Серов закрыл глаза и тут же увидел: огромная, черная с красным ободком тень накрывает далекие кремлевские башни.
Не звезды, не орлы и не воро́ны! Петухи! Черные, со слюнявыми бородами петухи садились на острия кремлевских башен.
«Петух летит! Москва дымит! Петух летит – Москва горит… Не звезды! Не кованные в Литве орлы! Петухи, петухи побегут по Москве! От Кремля – по всей Белокаменной разлетятся! Цыпастыми ногами по булыжнику – шорх-шорх! По граниту блескучему – звень-звень! Хищные петухи, опасные сумасшедшие! И люди им подчинятся! Вот это заговор так заговор! Противу природы! Против Бога! Про этот заговор надо сказать!» – надсаживался про себя Серов.
При этом продолжал трясти головой, шевелил пальцами босых ног. Эти шевеления и потряхиванья давали ему новые ощущения, приносили необыкновенные предвиденья. Юродство подлинное, а не придуманное начинало исподволь входить в него…
– Вставай. Чего там… – Серов открыл глаза. Его тряс за плечо какой-то другой (не тот, что стрелял), пожилой, сивоусый мильтон. – Теперь-то чего пугаться? Теперь – все! Кончим теперь эту шайку-лейку.
– Петух черный! У-у нечисть!
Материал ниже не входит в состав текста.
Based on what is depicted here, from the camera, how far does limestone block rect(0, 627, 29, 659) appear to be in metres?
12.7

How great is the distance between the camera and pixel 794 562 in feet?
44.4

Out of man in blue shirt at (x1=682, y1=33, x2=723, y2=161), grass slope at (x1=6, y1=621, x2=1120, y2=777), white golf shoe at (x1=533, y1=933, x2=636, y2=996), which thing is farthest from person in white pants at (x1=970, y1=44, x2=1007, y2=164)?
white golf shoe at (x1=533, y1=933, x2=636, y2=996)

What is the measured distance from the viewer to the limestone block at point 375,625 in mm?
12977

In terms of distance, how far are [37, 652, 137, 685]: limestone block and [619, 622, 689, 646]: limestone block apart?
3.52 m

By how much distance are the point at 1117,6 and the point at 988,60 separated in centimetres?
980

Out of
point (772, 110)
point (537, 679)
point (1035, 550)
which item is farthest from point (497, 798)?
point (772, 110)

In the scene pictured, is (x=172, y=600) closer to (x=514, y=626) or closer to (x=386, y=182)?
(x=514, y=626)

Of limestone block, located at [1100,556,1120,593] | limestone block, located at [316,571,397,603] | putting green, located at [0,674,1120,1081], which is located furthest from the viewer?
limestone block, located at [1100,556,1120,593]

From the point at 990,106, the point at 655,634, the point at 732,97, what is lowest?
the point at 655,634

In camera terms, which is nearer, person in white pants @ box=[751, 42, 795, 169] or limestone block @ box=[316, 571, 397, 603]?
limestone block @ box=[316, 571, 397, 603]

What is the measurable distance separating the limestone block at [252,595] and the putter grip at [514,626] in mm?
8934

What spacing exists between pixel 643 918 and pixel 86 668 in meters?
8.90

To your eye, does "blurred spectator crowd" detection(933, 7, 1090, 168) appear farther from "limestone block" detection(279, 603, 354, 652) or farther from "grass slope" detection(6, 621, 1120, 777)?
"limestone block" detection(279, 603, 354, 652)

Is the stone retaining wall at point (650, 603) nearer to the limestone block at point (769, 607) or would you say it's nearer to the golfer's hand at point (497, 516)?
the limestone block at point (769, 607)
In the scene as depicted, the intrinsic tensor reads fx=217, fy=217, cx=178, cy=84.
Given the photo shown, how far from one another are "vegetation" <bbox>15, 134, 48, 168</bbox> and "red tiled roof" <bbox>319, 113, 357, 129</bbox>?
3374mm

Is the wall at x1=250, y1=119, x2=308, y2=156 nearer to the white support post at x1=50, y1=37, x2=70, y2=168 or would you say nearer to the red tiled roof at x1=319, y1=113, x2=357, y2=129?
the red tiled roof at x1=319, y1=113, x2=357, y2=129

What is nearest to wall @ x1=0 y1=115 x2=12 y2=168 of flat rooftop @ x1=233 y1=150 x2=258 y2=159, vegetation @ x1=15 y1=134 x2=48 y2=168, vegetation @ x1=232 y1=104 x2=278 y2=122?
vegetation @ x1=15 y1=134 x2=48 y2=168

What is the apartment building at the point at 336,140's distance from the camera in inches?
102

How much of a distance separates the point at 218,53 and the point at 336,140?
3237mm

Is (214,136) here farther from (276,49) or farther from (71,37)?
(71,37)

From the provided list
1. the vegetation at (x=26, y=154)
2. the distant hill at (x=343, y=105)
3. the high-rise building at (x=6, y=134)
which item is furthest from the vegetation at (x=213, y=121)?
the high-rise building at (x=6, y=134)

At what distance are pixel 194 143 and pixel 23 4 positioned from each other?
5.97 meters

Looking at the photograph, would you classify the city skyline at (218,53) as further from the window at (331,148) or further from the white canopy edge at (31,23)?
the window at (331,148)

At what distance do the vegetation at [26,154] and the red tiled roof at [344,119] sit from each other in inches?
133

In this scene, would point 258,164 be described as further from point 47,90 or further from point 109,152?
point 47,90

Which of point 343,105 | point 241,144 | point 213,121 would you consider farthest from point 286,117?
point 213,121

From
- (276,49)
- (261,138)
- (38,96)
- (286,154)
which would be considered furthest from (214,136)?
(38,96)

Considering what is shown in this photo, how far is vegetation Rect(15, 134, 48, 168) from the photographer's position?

Все нечистое к петуху тому пристает! Он пауков не клюет! Гнус летящий не лопает! Он людей мучает…Улетел петух… Врача взяли?
– Водилу взяли. Да и врач навряд уйдет. Ладно, вставай, пойдем.
– Куда?
– На кудыкину гору… В отделение, конечно. Следственные действия производить будем.
Серов внимательней глянул на сивоусого.
– Отпустил бы ты меня, отец… Ноги мерзнут… Я вам не нужен! Я тут сбоку припеку. Все, что надо, водитель расскажет. А я в другом месте говорить буду! Только вот жену разыщу, ну хоть позвоню ей – и начну говорить. Свободно теперь могу… Ты слушай, не перебивай, отец! – заторопился Серов, не давая вступить сивоусому. – Слушай! Тебе первому скажу! Россия – спрячется! Пока, на время! В себя уйдет. В бомжи, в нищие, в юроды! Но потом из раковины, из норки тесной, из лохмотьев юродских – выскочит! Да как пойдет цепами молотить! Отпусти, отец! Я б тебе еще сказал, да нельзя больше! Отпусти. Я к Кремлю пойду. Ползком поползу! На Васильевском спуске сяду. Все как есть говорить буду… Все молчат – а я скажу. Все, что будет, скажу! А там… Там, глядишь, юродство мое кончится. Ну? Отпустишь?..
Мильтон тоскливо оглянулся. Перед пенсией не хватало только серьезного служебного проступка, разбирательства не хватало. Враз замаячило перед сивоусым начальство, а затем вдруг запел сельский коровий рожок. Мильтон поднял руку, чтобы захватить ею как следует кисть бородатого, но рука бессильно обвисла.
– Иди, – неожиданно для себя отворачиваясь к монастырским кельям, тихо сказал сивоусый, – иди, говори.
Вдруг монастырь – со всеми постройками и службами, – как накрененный невидимым звонарем огромный колокол, качнулся и поплыл перед сивоусым в рваном тумане, и поплыл плотным насыщенным звуком…
Но как только бородатый сделал первый шаг, монастырь встал на место.
Круглый дурак Ганслик, проникший на Новодевичье через запасные, мало кому ведомые воротца и битый час шуровавший на закончившем работу кладбище, остановил в воротах монастыря сивоусого тощалого дедка в ментовской форме. Брезгливо морщась от луковичного духа, шибающего от мента за километр, Ганслик показал ему удостоверение.